[What to produce]: Please copy all the lines that follow, word for word.

╭─ Data extract

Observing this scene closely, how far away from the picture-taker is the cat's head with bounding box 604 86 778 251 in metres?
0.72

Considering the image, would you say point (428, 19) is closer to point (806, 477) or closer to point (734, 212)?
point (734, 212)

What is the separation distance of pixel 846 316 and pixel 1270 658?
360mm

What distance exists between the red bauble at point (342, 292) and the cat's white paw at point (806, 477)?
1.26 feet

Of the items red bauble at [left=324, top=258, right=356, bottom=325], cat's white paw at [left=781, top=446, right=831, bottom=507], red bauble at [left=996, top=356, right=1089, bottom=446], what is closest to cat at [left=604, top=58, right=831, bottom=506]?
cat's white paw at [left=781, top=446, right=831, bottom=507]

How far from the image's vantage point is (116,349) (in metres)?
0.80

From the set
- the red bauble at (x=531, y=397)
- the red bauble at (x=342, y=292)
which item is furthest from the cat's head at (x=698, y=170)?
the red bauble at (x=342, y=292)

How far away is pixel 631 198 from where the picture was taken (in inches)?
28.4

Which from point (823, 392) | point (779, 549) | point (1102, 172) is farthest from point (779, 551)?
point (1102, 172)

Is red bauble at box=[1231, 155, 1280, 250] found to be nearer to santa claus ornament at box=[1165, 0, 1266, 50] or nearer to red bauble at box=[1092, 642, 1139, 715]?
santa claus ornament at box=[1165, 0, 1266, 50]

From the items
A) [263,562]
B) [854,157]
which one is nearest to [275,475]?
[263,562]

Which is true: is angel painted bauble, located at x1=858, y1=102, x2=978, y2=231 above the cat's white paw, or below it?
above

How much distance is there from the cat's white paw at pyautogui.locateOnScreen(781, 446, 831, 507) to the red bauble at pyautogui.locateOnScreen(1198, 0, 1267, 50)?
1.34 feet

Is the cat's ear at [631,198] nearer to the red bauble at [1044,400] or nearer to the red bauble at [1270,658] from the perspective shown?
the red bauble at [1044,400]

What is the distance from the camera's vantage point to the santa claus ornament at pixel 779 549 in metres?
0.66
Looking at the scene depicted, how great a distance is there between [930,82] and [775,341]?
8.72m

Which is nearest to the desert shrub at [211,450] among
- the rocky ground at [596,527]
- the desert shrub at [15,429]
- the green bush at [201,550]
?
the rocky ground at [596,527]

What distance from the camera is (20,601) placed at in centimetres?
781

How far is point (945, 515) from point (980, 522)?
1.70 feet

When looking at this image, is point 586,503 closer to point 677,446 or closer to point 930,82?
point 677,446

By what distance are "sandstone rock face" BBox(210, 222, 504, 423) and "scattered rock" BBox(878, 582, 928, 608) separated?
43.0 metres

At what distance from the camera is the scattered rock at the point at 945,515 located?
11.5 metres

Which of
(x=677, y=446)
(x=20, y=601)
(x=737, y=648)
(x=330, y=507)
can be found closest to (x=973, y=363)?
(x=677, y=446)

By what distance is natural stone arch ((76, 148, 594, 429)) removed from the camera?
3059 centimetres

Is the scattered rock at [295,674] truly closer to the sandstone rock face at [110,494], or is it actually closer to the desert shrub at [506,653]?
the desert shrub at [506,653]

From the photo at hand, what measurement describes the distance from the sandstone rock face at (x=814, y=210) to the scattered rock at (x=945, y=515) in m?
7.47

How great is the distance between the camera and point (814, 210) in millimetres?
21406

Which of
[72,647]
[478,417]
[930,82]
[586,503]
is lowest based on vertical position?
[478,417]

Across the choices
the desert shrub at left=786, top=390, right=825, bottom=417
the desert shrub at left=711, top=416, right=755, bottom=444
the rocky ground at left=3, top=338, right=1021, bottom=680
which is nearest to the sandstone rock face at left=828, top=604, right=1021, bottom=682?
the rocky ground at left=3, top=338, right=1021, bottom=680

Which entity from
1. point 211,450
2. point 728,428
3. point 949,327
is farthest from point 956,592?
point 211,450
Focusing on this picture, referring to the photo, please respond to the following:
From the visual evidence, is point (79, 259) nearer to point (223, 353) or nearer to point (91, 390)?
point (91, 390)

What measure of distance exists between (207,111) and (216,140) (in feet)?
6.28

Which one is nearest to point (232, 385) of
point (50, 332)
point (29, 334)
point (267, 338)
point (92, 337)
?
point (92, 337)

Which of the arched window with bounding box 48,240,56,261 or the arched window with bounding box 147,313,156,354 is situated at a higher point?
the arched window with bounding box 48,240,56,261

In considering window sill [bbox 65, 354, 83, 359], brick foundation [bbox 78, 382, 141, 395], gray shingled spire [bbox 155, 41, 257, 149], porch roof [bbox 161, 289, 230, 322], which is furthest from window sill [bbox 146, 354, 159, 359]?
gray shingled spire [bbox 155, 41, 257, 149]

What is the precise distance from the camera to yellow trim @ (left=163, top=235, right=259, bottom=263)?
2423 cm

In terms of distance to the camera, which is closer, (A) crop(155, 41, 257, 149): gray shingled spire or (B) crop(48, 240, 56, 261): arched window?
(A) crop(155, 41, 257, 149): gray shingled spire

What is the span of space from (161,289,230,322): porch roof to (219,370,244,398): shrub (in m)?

╰─

[The solution]:
Observing this scene closely, how far away from the picture-taker is the cat's head with bounding box 604 86 778 251 in metres?
0.72

Considering the image, would you say point (428, 19) is closer to point (806, 477) or closer to point (734, 212)?
point (734, 212)

What is the separation distance of pixel 846 316 and pixel 1270 658?
360mm

What distance exists between the red bauble at point (342, 292) and the cat's white paw at point (806, 477)?
1.26 feet

Of the items red bauble at [left=324, top=258, right=356, bottom=325], cat's white paw at [left=781, top=446, right=831, bottom=507], red bauble at [left=996, top=356, right=1089, bottom=446], what is closest to cat at [left=604, top=58, right=831, bottom=506]?
cat's white paw at [left=781, top=446, right=831, bottom=507]

How far from the image's vantage point is (116,349) (in metres)?
0.80

From the set
- the red bauble at (x=531, y=397)
- the red bauble at (x=342, y=292)
which item is furthest from the cat's head at (x=698, y=170)?
the red bauble at (x=342, y=292)

How far away is pixel 631 198 from where the picture was taken (in inches)?
28.4

Which from point (823, 392) | point (779, 549) | point (1102, 172) is farthest from point (779, 551)?
point (1102, 172)

Is red bauble at box=[1231, 155, 1280, 250] found to be nearer to santa claus ornament at box=[1165, 0, 1266, 50] or nearer to red bauble at box=[1092, 642, 1139, 715]?
santa claus ornament at box=[1165, 0, 1266, 50]

From the items
A) [263,562]
B) [854,157]
which one is nearest to [275,475]?
[263,562]

Which is true: is angel painted bauble, located at x1=858, y1=102, x2=978, y2=231 above the cat's white paw, or below it?
above

How much distance is there from the cat's white paw at pyautogui.locateOnScreen(781, 446, 831, 507) to the red bauble at pyautogui.locateOnScreen(1198, 0, 1267, 50)?
1.34 feet

Is the cat's ear at [631,198] nearer to the red bauble at [1044,400] or nearer to the red bauble at [1270,658] from the perspective shown?
the red bauble at [1044,400]

What is the distance from the camera's vantage point to the santa claus ornament at pixel 779 549 in metres?
0.66
Looking at the scene depicted, how great a distance is there between [930,82] and [775,341]?
8.72m

Which is nearest to the desert shrub at [211,450] among
- the rocky ground at [596,527]
- the desert shrub at [15,429]
- the green bush at [201,550]
?
the rocky ground at [596,527]

What distance from the camera is (20,601) placed at in centimetres?
781

How far is point (945, 515) from point (980, 522)?
1.70 feet

When looking at this image, is point 586,503 closer to point 677,446 or closer to point 930,82?
point 677,446

By what distance are "sandstone rock face" BBox(210, 222, 504, 423) and "scattered rock" BBox(878, 582, 928, 608) separated?
43.0 metres

At what distance from the camera is the scattered rock at the point at 945,515 located?
11.5 metres

Which of
(x=677, y=446)
(x=20, y=601)
(x=737, y=648)
(x=330, y=507)
can be found closest to (x=973, y=363)?
(x=677, y=446)

By what distance is natural stone arch ((76, 148, 594, 429)) removed from the camera?
3059 centimetres

Is the scattered rock at [295,674] truly closer to the sandstone rock face at [110,494], or is it actually closer to the desert shrub at [506,653]?
the desert shrub at [506,653]

From the photo at hand, what measurement describes the distance from the sandstone rock face at (x=814, y=210) to the scattered rock at (x=945, y=515) in m?
7.47

How great is the distance between the camera and point (814, 210) in millimetres?
21406

Which of
[72,647]
[478,417]
[930,82]
[586,503]
is lowest based on vertical position?
[478,417]

Across the choices
the desert shrub at left=786, top=390, right=825, bottom=417
the desert shrub at left=711, top=416, right=755, bottom=444
the rocky ground at left=3, top=338, right=1021, bottom=680
which is nearest to the sandstone rock face at left=828, top=604, right=1021, bottom=682?
the rocky ground at left=3, top=338, right=1021, bottom=680

Which entity from
1. point 211,450
2. point 728,428
3. point 949,327
is farthest from point 956,592?
point 211,450
Focusing on this picture, referring to the photo, please respond to the following:
From the visual evidence, is point (79, 259) nearer to point (223, 353) or nearer to point (91, 390)?
point (91, 390)

What measure of distance exists between (207,111) and (216,140) (in feet)?
6.28

Which one is nearest to point (232, 385) of
point (50, 332)
point (29, 334)
point (267, 338)
point (92, 337)
?
point (92, 337)

Which of the arched window with bounding box 48,240,56,261 or the arched window with bounding box 147,313,156,354 is situated at a higher point?
the arched window with bounding box 48,240,56,261

In considering window sill [bbox 65, 354, 83, 359], brick foundation [bbox 78, 382, 141, 395], gray shingled spire [bbox 155, 41, 257, 149], porch roof [bbox 161, 289, 230, 322], which is furthest from window sill [bbox 146, 354, 159, 359]?
gray shingled spire [bbox 155, 41, 257, 149]

What is the precise distance from the camera to yellow trim @ (left=163, top=235, right=259, bottom=263)?
2423 cm

In terms of distance to the camera, which is closer, (A) crop(155, 41, 257, 149): gray shingled spire or (B) crop(48, 240, 56, 261): arched window?
(A) crop(155, 41, 257, 149): gray shingled spire

What is the span of space from (161,289,230,322): porch roof to (219,370,244,398): shrub (in m)?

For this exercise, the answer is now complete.